Stored items
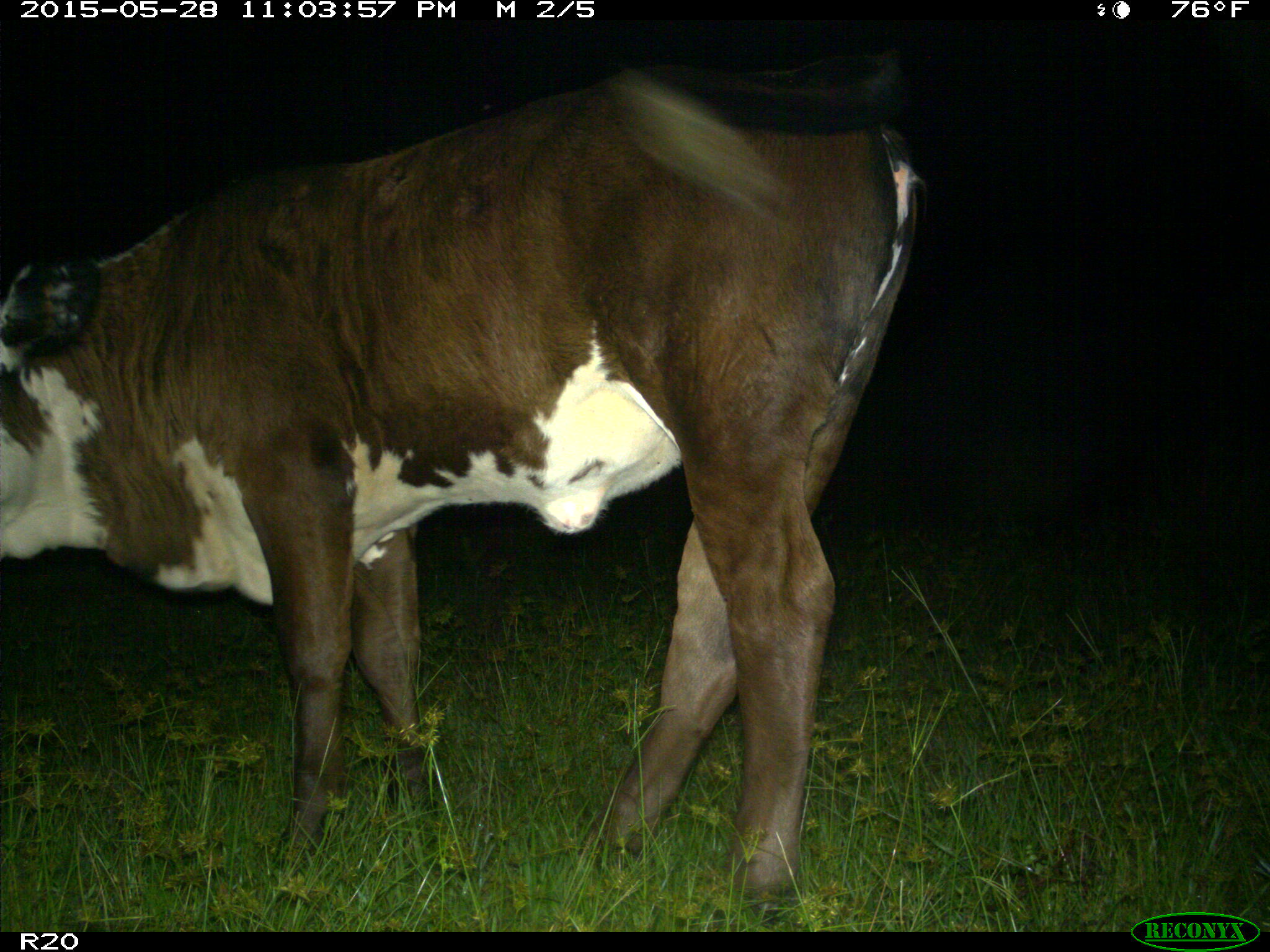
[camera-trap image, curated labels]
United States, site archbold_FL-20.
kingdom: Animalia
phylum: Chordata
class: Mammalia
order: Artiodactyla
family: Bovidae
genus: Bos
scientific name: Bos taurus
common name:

=== WORK TO BE COMPLETED ===
The expected result is the data above in exact form, free of pictures.

=== THE COMPLETED TASK ===
[camera-trap image, curated labels]
United States, site archbold_FL-20.
kingdom: Animalia
phylum: Chordata
class: Mammalia
order: Artiodactyla
family: Bovidae
genus: Bos
scientific name: Bos taurus
common name:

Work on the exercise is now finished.